Ces décisions de justice ne doivent pas faire illusion. Rappelons que, d’une manière générale, les protagonistes des faits divers ou de scandales affairistes disposent d’une très grande palette de moyens juridiques pour empêcher aussi bien les simples compte-rendus de leurs péripéties que les fictions.
Beaucoup d’informations de nature judiciaire sont interdites de publication. La paraphrase est de rigueur.

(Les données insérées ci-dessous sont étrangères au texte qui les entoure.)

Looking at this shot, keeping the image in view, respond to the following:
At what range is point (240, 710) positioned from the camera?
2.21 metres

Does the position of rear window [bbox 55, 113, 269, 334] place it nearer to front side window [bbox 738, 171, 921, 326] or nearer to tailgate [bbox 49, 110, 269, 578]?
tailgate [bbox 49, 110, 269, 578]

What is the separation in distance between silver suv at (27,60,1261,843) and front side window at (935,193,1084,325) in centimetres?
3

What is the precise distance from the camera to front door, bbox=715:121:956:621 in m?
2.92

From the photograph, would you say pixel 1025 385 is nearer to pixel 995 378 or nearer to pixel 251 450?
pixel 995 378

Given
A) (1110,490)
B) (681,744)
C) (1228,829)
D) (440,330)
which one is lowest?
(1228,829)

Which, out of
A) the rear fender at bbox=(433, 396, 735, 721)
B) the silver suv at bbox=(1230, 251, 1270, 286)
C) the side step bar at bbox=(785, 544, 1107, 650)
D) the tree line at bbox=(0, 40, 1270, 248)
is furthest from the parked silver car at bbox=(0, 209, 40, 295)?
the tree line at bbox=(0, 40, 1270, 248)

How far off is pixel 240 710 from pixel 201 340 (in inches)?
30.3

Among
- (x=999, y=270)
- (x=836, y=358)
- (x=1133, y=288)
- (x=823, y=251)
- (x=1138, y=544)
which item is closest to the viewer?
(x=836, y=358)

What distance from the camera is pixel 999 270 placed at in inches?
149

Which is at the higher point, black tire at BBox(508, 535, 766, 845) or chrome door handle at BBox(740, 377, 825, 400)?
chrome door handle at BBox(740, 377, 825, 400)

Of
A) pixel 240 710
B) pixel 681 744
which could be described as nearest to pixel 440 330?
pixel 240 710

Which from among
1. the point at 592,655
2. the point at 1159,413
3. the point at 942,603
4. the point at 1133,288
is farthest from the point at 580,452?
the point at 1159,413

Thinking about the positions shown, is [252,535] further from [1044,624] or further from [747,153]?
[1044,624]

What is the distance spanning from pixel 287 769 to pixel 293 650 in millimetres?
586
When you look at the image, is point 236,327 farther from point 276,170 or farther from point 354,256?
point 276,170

Les délits de provocation ou d’apologie sont pour la plupart également visés dans la loi du 29 juillet 1881 sur la liberté de la presse. Ils sont pénalement réprimés, de façon générale, à la condition d’avoir étés suivis d'effet. En clair, il est nécessaire que l’écrit litigieux ait entraîné la commission d’actes prohibés.
Mais d’autres provocations spécifiques, comme celles relatives au vol, au meurtre, au pillage, à l’incendie, aux crimes et délits contre la sûreté de l’État, sont punies que leurs auteurs aient atteint ou non leur but. Il en est de même de l’apologie des crimes de guerre, des crimes contre l’humanité ou crimes et délits de collaboration avec l’ennemi.
Quant aux appels au boycott, ils n’ont jamais été en tant que tels, en droit français, des textes susceptibles d’être attaqués. Les entreprises visées choisissaient alors d’agir sur le terrain du droit des marques. Las, les jurisprudences Danone et Total, rendues en 2003 par la Cour d’appel de Paris, ont légitimé l’utilisation de ces signes distinctifs en théorie protégés par le droit de la propriété intellectuelle, lorsque le mouvement citoyen l’emportait sur une quelconque volonté de concurrence.
Voté en 1998, le Public Interest Disclosure Act britannique protège les whistleblowers contre un éventuel licenciement. Il en est plus ou moins de même en Afrique du Sud et en Nouvelle–Zélande.
Et, depuis 2007, le Canada dispose d’une loi sur la protection des fonctionnaires divulgateurs d'actes répréhensibles. La même année, la question du statut des lanceurs d’alerte a été débattue au Grenelle de l'environnement. Six ans plus tard, rien n’a bougé au pays d’Emile Zola.